» **Exercise data**
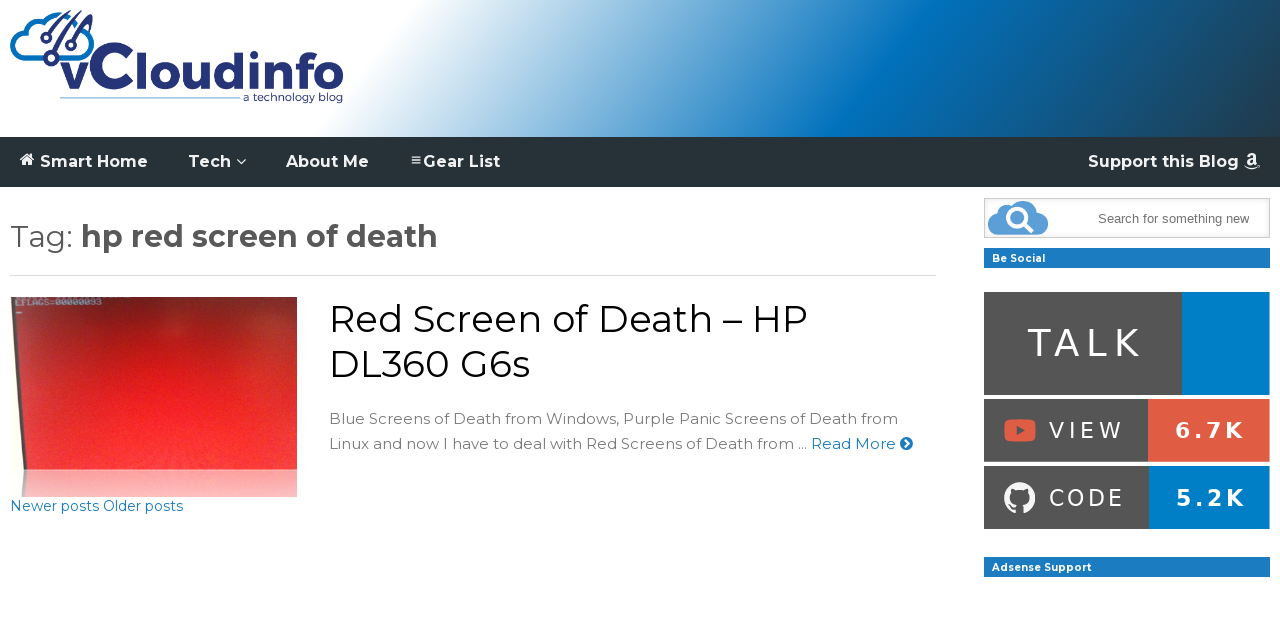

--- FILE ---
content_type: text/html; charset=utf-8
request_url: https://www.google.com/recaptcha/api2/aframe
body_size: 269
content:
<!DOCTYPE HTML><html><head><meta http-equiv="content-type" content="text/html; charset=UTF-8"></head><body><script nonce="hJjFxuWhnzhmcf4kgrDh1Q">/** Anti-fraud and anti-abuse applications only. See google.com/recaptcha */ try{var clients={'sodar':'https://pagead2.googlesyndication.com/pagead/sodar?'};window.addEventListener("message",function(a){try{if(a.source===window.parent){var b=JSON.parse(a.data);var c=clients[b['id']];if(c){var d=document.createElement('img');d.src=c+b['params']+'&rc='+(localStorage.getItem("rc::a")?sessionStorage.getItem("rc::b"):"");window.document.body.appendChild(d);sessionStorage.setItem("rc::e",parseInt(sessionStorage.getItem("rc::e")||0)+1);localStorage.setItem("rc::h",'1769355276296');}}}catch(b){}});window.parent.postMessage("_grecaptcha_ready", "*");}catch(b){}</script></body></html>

» **Your instructions**
Copy all of the material word for word, and include none of its pictures.

» **Worked solution**
--- FILE ---
content_type: text/html; charset=utf-8
request_url: https://www.google.com/recaptcha/api2/aframe
body_size: 269
content:
<!DOCTYPE HTML><html><head><meta http-equiv="content-type" content="text/html; charset=UTF-8"></head><body><script nonce="hJjFxuWhnzhmcf4kgrDh1Q">/** Anti-fraud and anti-abuse applications only. See google.com/recaptcha */ try{var clients={'sodar':'https://pagead2.googlesyndication.com/pagead/sodar?'};window.addEventListener("message",function(a){try{if(a.source===window.parent){var b=JSON.parse(a.data);var c=clients[b['id']];if(c){var d=document.createElement('img');d.src=c+b['params']+'&rc='+(localStorage.getItem("rc::a")?sessionStorage.getItem("rc::b"):"");window.document.body.appendChild(d);sessionStorage.setItem("rc::e",parseInt(sessionStorage.getItem("rc::e")||0)+1);localStorage.setItem("rc::h",'1769355276296');}}}catch(b){}});window.parent.postMessage("_grecaptcha_ready", "*");}catch(b){}</script></body></html>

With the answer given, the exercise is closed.